=== Text provided ===
What's top of mind for lenders?

Broker relationships and outreach remain as important as ever

What's top of mind for lenders?

An eventful year in the US mortgage market is nearing a close, with mortgage professionals on both the lending and brokering sides already turning their attention to what’s sure to be an equally important year for the industry in 2025.

The prospect of interest rates falling further, and a possible subsequent upswing in activity across the market, are positive signs for lenders as they ramp up their preparations for the year ahead.

Top of mind for any lender worth their salt, according to RCN Capital senior partnerships coordinator Nate Zielinski (pictured top), should be ensuring as comprehensive a slate of product options as possible to meet the needs of borrowers in a given market.

It goes without saying, meanwhile, that broker outreach is also essential: making sure brokers are equipped with as strong a knowledge of a lender’s offerings as possible as they present options to their clients. “We’re a private lender for non-owner-occupied investment properties, so we want to make sure that if an investor stumbles upon RCN Capital, meets us at a trade show, finds us online, they love the options that we’re giving them,” Zielinski told Mortgage Professional America.

“That’s step number one for us. On the broker side, it’s the free educational resources that we can train a broker to learn while they’re on the job.”

Mortgage rates plunged at the onset of the COVID-19 pandemic, helping heat up the market – but a rapid series of rate increases since 2022 poured cold water on that surge, with higher borrowing costs forcing many would-be borrowers to shelve their plans.

While rates have slid in recent months – and are expected to fall further into the new year – challenges are likely to remain as brokers and borrowers alike navigate a turbulent mortgage landscape.

For lenders, that makes the educational focus doubly important, according to Zielinski. “We’re hosting webinars and live training programs,” he said. “We want to help brokers mitigate challenges that they’re currently facing and then within a community atmosphere we want to help them learn new things.

“We want to let them know that they’re not in this alone. There are other brokers that are doing this that can offer them advice and, with us as the private lender, they should never hesitate to reach out, to ask us questions, to take us up on an opportunity to learn more.”

=== Saved data entries ===
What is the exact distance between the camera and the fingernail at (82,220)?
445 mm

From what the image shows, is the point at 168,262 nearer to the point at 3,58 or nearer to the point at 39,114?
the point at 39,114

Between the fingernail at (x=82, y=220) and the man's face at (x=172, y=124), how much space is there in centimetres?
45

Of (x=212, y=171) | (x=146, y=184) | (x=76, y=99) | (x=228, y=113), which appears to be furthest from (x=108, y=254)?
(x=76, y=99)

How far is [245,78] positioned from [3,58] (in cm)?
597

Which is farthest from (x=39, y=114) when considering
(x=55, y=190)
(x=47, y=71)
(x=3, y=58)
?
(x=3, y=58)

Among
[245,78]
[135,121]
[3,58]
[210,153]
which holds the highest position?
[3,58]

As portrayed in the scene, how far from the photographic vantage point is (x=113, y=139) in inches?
--
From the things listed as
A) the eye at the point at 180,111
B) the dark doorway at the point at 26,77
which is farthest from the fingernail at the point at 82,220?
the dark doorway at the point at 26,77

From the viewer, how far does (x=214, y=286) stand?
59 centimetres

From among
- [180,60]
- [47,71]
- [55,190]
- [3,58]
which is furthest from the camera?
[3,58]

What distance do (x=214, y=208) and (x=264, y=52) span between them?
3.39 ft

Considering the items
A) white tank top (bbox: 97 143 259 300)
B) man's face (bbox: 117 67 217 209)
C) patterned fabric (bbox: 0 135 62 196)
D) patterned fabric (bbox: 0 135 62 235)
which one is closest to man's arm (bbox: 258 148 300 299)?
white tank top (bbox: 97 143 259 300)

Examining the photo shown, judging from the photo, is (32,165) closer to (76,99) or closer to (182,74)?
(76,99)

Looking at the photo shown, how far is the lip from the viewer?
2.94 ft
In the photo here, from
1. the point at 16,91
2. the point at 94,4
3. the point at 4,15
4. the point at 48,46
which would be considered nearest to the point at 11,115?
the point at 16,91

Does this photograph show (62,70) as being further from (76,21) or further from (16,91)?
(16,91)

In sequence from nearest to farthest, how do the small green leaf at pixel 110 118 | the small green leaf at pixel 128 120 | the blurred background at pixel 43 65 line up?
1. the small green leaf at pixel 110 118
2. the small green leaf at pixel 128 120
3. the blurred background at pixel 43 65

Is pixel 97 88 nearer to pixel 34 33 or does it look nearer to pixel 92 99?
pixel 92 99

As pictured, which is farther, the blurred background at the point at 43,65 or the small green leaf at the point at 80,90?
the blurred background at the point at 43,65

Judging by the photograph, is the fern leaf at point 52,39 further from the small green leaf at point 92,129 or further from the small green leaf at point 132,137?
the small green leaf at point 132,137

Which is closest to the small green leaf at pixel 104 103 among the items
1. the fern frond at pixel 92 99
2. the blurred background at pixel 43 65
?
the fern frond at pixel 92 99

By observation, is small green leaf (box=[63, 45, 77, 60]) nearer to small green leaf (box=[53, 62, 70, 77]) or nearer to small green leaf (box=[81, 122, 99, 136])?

=== What is expected ===
Answer these questions from the mortgage lending article:
1. What is Nate Zielinski's title at RCN Capital?
2. What type of properties does RCN Capital lend on as a private lender?
3. What two kinds of events does Zielinski say RCN Capital is hosting?
The saved data has no connection to the mortgage lending article.

=== Answer for this exercise ===
1. Senior partnerships coordinator
2. Non-owner-occupied investment properties
3. Webinars and live training programs